Os desencontros na praça não tiveram maiores conseqüências. Com o fim do ato umbandista, eles se dispersaram, o espaço reservado a eles foi esvaziado e os carismáticos católicos prosseguiram com o seu. Logo a seguir ocorre uma pausa, espécie de intervalo. A praça volta ao normal e os remanescentes tentam ainda entender como se processam esses desacordos. O estilista Roberto Godoy, morador das imediações da praça, passa por lá quando tudo está normalizado e ao ficar sabendo de como tudo ocorreu, dá o tom para encerrar o assunto: “O que será que o lá de cima achou disso tudo?”. Fechando a questão, lembrei-me de uma música de Edvaldo Santana (Pra viver é sempre cedo) quando diz: “Não quero ser um crente com medo do senhor/ Pois Deus não deu patente pra padre ou pastor”.

Henrique Perazzi de Aquino, 11 de agosto de 2008.

- O que fazer -
1. Segundo o texto, qual é a profissão de Roberto Godoy?
2. Reescreva o trecho do texto que vai de "Os desencontros na" até "agosto de 2008.", substituindo "estilista" por "costureiro".

- Material fornecido -
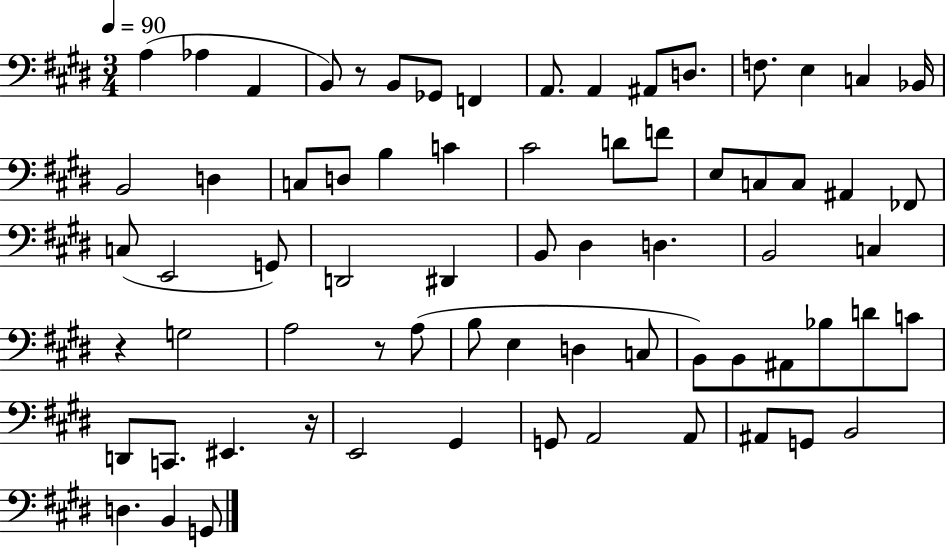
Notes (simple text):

A3/q Ab3/q A2/q B2/e R/e B2/e Gb2/e F2/q A2/e. A2/q A#2/e D3/e. F3/e. E3/q C3/q Bb2/s B2/h D3/q C3/e D3/e B3/q C4/q C#4/h D4/e F4/e E3/e C3/e C3/e A#2/q FES2/e C3/e E2/h G2/e D2/h D#2/q B2/e D#3/q D3/q. B2/h C3/q R/q G3/h A3/h R/e A3/e B3/e E3/q D3/q C3/e B2/e B2/e A#2/e Bb3/e D4/e C4/e D2/e C2/e. EIS2/q. R/s E2/h G#2/q G2/e A2/h A2/e A#2/e G2/e B2/h D3/q. B2/q G2/e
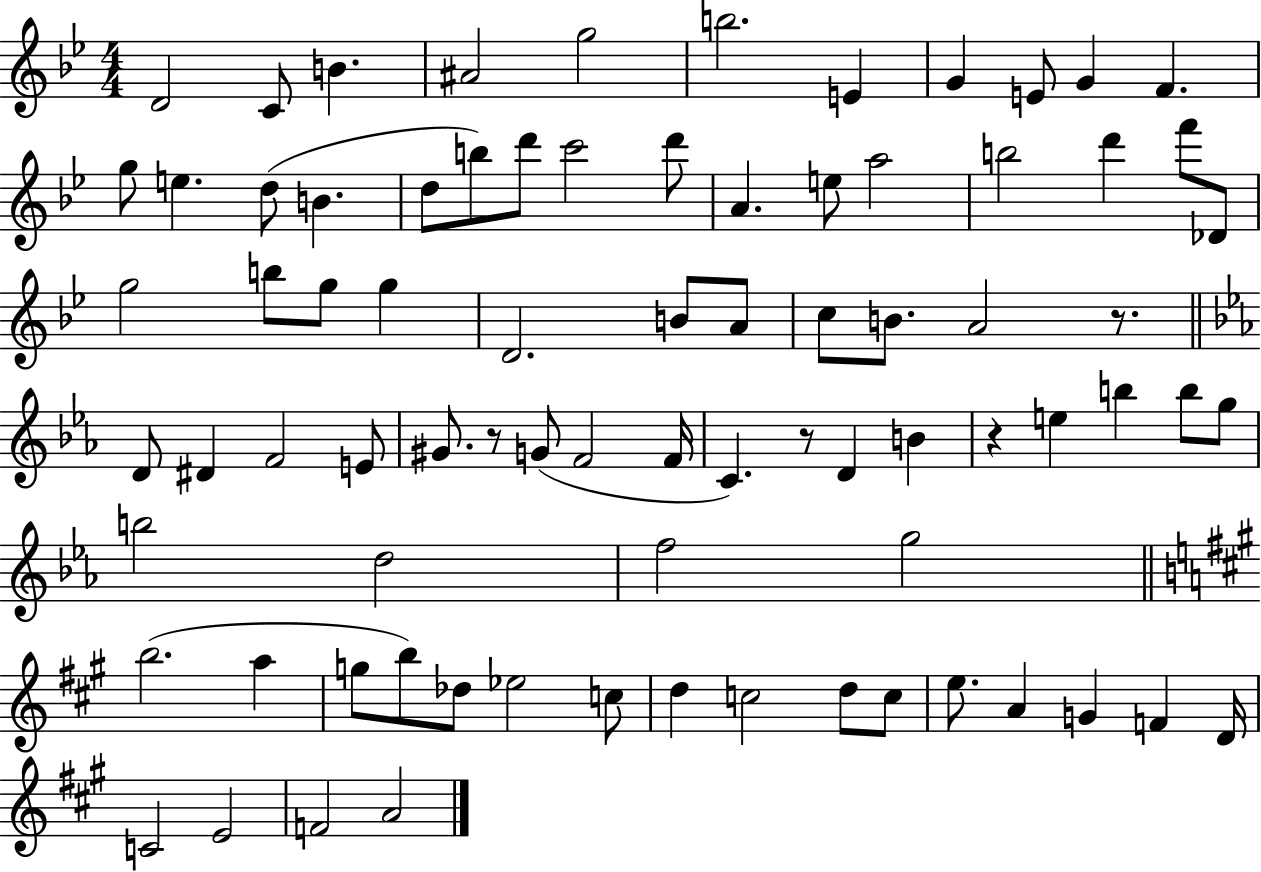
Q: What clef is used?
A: treble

- Respostas por tarefa -
1. Estilista.

2.
Os desencontros na praça não tiveram maiores conseqüências. Com o fim do ato umbandista, eles se dispersaram, o espaço reservado a eles foi esvaziado e os carismáticos católicos prosseguiram com o seu. Logo a seguir ocorre uma pausa, espécie de intervalo. A praça volta ao normal e os remanescentes tentam ainda entender como se processam esses desacordos. O costureiro Roberto Godoy, morador das imediações da praça, passa por lá quando tudo está normalizado e ao ficar sabendo de como tudo ocorreu, dá o tom para encerrar o assunto: “O que será que o lá de cima achou disso tudo?”. Fechando a questão, lembrei-me de uma música de Edvaldo Santana (Pra viver é sempre cedo) quando diz: “Não quero ser um crente com medo do senhor/ Pois Deus não deu patente pra padre ou pastor”.

Henrique Perazzi de Aquino, 11 de agosto de 2008.